If this changes then we will let you know.
Under data protection law you have the following rights:
(a) the right to be informed as to what we do with your information. This includes, but is not limited to, the right to know what information we gather, process and store, what we do with it, who we share it with and how long we keep it for;
(b) the right to access a copy of your information which we hold. This is called a ‘subject access request’.
Additional details on how to exercise this right are set out in the ‘Access to Information’ section, below;
(c) in certain circumstances, the rights to request that we erase, rectify, cease processing and/or delete your information;
(d) in certain circumstances, the right to request copies of the information we hold about you in a machine
readable format so that you can transfer it to other services;
(e) the right to object to processing of your information where it is likely to cause or is causing damage or distress;
(f) the right to prevent us processing your information for direct marketing purposes. We will usually inform you (before collecting your information) if we intend to use your information for such purposes or if we intend to disclose your information to any third party for such purposes. You can exercise your right to prevent such processing by checking certain boxes on the forms we use to collect your information, clicking the unsubscribe link in marketing emails we send you, opting out of marketing communications by changing your account details through our website portal or by contacting us using the details set out in the ‘Contact’ section, below;
(g) the right to object to decisions being made about you by automated means;
(h) the right, in certain circumstances, to have your information rectified, blocked, erased or destroyed if it is inaccurate; and
(i) the right, in certain circumstances, to claim compensation for damages caused by us breaching data protection law.
Access to Information
Under data protection law you can exercise your right of access by making a written request to receive copies of some of the information we hold on you. If you make your request before 25 May 2018, you will need to pay a £10 fee and you must send us proof of your identity before we can supply the information to you.

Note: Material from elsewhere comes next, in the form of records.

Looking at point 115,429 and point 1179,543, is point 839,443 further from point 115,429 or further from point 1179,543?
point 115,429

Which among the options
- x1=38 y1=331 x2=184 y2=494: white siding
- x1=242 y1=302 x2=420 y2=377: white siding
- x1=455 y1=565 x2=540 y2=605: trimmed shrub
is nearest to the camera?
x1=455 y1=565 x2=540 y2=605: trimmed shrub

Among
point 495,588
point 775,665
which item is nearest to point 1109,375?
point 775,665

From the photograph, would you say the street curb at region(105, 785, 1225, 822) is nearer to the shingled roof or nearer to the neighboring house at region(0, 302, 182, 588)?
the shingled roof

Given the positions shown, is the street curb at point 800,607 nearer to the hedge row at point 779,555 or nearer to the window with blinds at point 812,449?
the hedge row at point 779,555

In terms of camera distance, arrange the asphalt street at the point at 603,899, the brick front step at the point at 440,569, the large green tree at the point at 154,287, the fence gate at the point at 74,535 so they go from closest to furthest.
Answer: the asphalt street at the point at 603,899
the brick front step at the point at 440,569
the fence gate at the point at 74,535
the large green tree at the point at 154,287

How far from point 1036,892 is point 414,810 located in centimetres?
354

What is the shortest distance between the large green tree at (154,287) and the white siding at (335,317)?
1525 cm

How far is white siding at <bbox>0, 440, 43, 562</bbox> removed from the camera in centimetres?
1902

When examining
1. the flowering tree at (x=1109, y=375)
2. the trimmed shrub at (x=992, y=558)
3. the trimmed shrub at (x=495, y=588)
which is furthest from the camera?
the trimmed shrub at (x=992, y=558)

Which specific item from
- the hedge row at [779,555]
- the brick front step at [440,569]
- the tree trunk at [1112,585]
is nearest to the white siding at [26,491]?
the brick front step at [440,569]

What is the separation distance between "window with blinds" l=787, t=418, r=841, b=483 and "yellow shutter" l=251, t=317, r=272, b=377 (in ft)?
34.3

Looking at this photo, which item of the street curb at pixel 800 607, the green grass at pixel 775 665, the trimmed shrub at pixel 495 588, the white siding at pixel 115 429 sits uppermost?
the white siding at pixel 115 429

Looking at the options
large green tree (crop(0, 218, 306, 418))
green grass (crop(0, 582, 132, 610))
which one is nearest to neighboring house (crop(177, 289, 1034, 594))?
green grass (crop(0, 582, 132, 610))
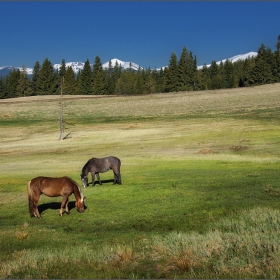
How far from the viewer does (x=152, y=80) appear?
145 m

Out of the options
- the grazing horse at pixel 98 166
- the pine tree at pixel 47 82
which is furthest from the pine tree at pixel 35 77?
the grazing horse at pixel 98 166

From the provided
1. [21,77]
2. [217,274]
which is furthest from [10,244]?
[21,77]

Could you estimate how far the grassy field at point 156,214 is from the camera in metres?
9.51

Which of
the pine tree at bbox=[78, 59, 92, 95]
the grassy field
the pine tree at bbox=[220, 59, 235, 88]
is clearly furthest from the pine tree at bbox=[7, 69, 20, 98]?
the grassy field

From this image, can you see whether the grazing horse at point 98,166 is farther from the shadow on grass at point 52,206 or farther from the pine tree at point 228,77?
the pine tree at point 228,77

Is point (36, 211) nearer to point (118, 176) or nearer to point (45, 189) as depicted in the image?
point (45, 189)

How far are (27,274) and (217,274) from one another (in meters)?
4.69

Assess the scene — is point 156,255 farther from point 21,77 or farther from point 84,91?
point 21,77

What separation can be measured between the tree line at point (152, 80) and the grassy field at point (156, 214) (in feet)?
272

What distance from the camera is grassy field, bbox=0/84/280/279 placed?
951 centimetres

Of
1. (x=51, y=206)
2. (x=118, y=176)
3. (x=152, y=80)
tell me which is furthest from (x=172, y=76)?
(x=51, y=206)

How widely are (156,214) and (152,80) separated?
5219 inches

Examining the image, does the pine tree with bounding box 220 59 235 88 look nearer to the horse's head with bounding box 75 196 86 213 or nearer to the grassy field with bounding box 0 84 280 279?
the grassy field with bounding box 0 84 280 279

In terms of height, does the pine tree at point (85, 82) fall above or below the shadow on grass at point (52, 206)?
above
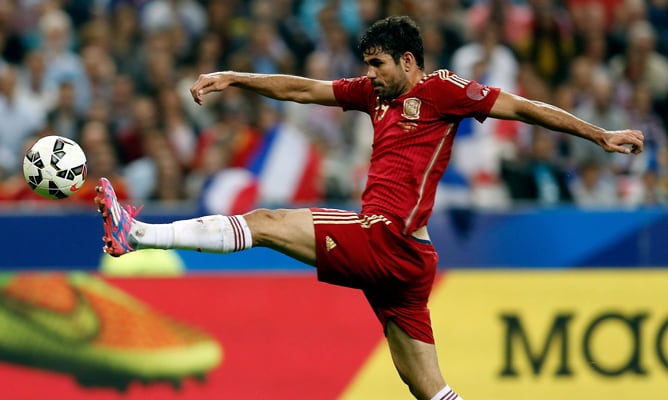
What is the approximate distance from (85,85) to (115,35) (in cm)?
76

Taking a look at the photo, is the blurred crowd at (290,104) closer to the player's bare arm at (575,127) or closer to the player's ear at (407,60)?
the player's ear at (407,60)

From 25 May 2018 you will:
(a) no longer have to pay a £10 fee but we will be allowed to charge you for our reasonable administrative costs in collating and providing you with details of the information we hold about you if your request is clearly unfounded or excessive; and
(b) in certain circumstances, be entitled to receive the information in a structured, commonly used and machine readable form.

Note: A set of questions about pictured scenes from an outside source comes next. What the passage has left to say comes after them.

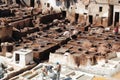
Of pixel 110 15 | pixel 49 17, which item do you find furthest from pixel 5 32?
pixel 110 15

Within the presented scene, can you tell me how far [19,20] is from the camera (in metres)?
49.1

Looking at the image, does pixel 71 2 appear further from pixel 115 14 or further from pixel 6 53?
pixel 6 53

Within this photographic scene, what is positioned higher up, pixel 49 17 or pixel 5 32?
pixel 49 17

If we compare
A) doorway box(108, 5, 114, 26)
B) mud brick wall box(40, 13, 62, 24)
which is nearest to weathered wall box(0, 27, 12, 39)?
mud brick wall box(40, 13, 62, 24)

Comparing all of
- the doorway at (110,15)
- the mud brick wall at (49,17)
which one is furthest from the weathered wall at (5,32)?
the doorway at (110,15)

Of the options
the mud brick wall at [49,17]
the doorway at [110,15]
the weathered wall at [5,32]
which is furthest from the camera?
the mud brick wall at [49,17]

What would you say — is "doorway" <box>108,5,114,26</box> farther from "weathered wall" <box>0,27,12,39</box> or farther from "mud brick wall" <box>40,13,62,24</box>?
"weathered wall" <box>0,27,12,39</box>

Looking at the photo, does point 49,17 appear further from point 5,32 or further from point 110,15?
point 5,32

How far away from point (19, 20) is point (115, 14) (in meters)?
13.6

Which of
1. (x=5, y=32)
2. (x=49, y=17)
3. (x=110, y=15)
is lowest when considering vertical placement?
(x=5, y=32)

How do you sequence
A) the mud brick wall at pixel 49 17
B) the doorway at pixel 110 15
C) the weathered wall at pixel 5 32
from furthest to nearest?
the mud brick wall at pixel 49 17 → the doorway at pixel 110 15 → the weathered wall at pixel 5 32

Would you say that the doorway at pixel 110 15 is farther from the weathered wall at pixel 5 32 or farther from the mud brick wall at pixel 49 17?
the weathered wall at pixel 5 32

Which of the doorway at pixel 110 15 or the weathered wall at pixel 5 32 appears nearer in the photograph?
the weathered wall at pixel 5 32

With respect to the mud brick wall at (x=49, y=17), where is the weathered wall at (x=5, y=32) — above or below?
below
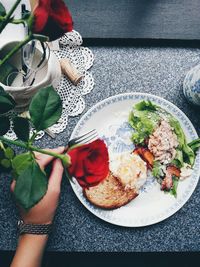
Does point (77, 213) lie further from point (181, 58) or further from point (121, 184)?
point (181, 58)

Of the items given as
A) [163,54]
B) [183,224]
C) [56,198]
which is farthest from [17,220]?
[163,54]

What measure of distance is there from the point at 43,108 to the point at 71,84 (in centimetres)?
27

Unfortunately, the transmission of information via the internet is not completely secure. Although the Society will do its best to protect your personal information, it cannot guarantee the security of your data transmitted to our Website; any transmission is at your own risk.
IP Addresses and Cookies
The Society may collect information about your computer, including where available your IP address, operating system and browser type, for system administration and management. This is statistical data about users’ browsing actions and patterns, and does not identify any individual.

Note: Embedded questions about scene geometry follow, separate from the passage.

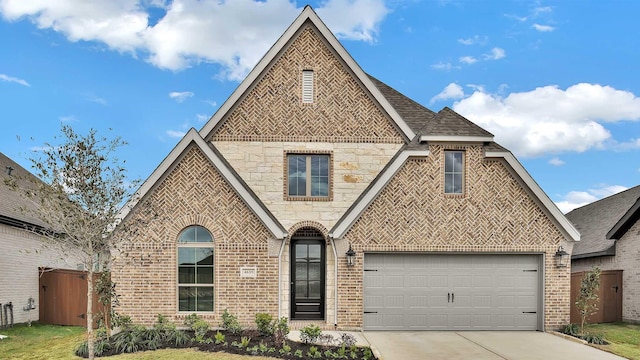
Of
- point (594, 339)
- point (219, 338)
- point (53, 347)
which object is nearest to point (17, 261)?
point (53, 347)

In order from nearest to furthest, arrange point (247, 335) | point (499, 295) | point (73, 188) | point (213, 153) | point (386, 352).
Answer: point (73, 188) → point (386, 352) → point (247, 335) → point (213, 153) → point (499, 295)

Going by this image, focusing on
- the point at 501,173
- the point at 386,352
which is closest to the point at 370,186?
the point at 501,173

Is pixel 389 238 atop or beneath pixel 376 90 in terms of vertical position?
beneath

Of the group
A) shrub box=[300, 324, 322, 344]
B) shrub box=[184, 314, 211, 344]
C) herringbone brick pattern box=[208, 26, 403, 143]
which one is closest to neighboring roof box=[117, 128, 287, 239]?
herringbone brick pattern box=[208, 26, 403, 143]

For the same reason, we may obtain information about your general internet usage by using a cookie file which is stored on the hard drive of your computer. Cookies contain information that is transferred to your computer’s hard drive. Cookies help us to improve our Website and deliver a better and more personalised service; to allow us to estimate audience size and usage pattern; to store information about your preferences and so allow our Website to be customised according to your individual interests; to speed up your searches; and to recognise you when you return to our Website.